Study questions —
1. Using the abstract on Leishmania donovani strains, decide whether each statement agrees with it. Answer yes or no, and quote the words that decide it.
(a) The strains were collected from a single visceral leishmaniasis endemic area in Ethiopia.
(b) How parasites evolve in response to vaccines and drugs is known to be shaped by their population genetic structure.
(c) The study set out to test a new vaccine against visceral leishmaniasis.
2. Reproduce the abstract on Leishmania donovani strains word for word, from "Inference of population" to "against the disease.".
3. Write the next part of the abstract on Leishmania donovani strains, starting after its last sentence.

Page extract —

Inference of population structure of Leishmania donovani strains isolated from different Ethiopian visceral leishmaniasis endemic areas

Abstract

Background: Parasites' evolution in response to parasite-targeted control strategies, such as vaccines and drugs, is known to be influenced by their population genetic structure. The aim of this study was to describe the population structure of Ethiopian strains of Leishmania donovani derived from different areas endemic for visceral leishmaniasis (VL) as a prerequisite for the design of effective control strategies against the disease.

Dataset records —
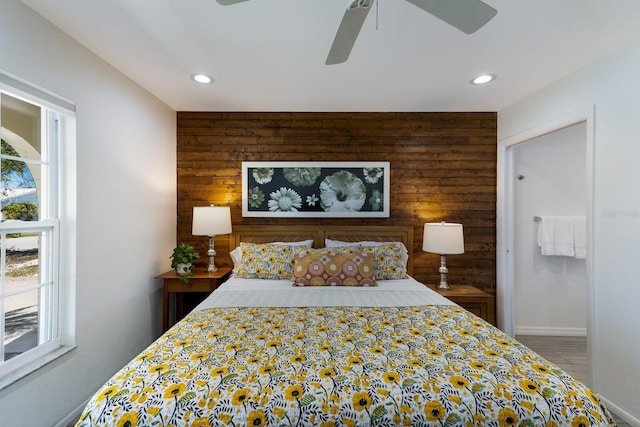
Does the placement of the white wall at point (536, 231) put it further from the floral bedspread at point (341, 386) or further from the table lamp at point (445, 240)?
the floral bedspread at point (341, 386)

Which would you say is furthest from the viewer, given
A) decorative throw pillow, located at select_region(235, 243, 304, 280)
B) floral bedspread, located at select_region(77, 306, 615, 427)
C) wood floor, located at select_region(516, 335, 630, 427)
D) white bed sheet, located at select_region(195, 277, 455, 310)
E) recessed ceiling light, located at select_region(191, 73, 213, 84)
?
decorative throw pillow, located at select_region(235, 243, 304, 280)

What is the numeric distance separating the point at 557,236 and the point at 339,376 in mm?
3313

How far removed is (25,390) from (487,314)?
A: 135 inches

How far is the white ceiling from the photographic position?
158 centimetres

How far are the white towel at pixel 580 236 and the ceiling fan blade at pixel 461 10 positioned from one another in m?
3.03

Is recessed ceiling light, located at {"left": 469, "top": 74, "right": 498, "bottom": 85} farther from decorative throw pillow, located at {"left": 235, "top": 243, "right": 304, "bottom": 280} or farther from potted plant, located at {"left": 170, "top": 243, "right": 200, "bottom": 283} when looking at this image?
potted plant, located at {"left": 170, "top": 243, "right": 200, "bottom": 283}

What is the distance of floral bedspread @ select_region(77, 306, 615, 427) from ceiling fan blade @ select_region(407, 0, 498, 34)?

Exercise results —
1.
(a) No: "derived from different areas endemic for visceral leishmaniasis (VL)"
(b) Yes: "Parasites' evolution in response to parasite-targeted control strategies, such as vaccines and drugs, is known to be influenced by their population genetic structure."
(c) No: "The aim of this study was to describe the population structure of Ethiopian strains of Leishmania donovani"

2.
Inference of population structure of Leishmania donovani strains isolated from different Ethiopian visceral leishmaniasis endemic areas

Abstract

Background: Parasites' evolution in response to parasite-targeted control strategies, such as vaccines and drugs, is known to be influenced by their population genetic structure. The aim of this study was to describe the population structure of Ethiopian strains of Leishmania donovani derived from different areas endemic for visceral leishmaniasis (VL) as a prerequisite for the design of effective control strategies against the disease.

3.
Methodology/principal findings: Sixty-three strains of L. donovani newly isolated from VL cases in the two main Ethiopian foci, in the north Ethiopia (NE) and south Ethiopia (SE) of the country were investigated by using 14 highly polymorphic microsatellite markers. The microsatellite profiles of 60 previously analysed L. donovani strains from Sudan, Kenya and India were included for comparison. Multilocus microsatellite typing placed strains from SE and Kenya (n = 30) in one population and strains from NE and Sudan (n = 65) in another. These two East African populations corresponded to the areas of distribution of two different sand fly vectors. In NE and Sudan Phlebotomus orientalis has been implicated to transmit the parasites and in SE and Kenya P. martini. The genetic differences between parasites from NE and SE are also congruent with some phenotypic differences. Each of these populations was further divided into two subpopulations. Interestingly, in one of the subpopulations of the population NE we observed predominance of strains isolated from HIV-VL co-infected patients and of strains with putative hybrid genotypes. Furthermore, high inbreeding irreconcilable from strict clonal reproduction was found for strains from SE and Kenya indicating a mixed-mating system.

Conclusions/significance: This study identified a hierarchical population structure of L. donovani in East Africa. The existence of two main, genetically and geographically separated, populations could reflect different parasite-vector associations, different ecologies and varying host backgrounds and should be further investigated.

Figure 1. Map of Ethiopia.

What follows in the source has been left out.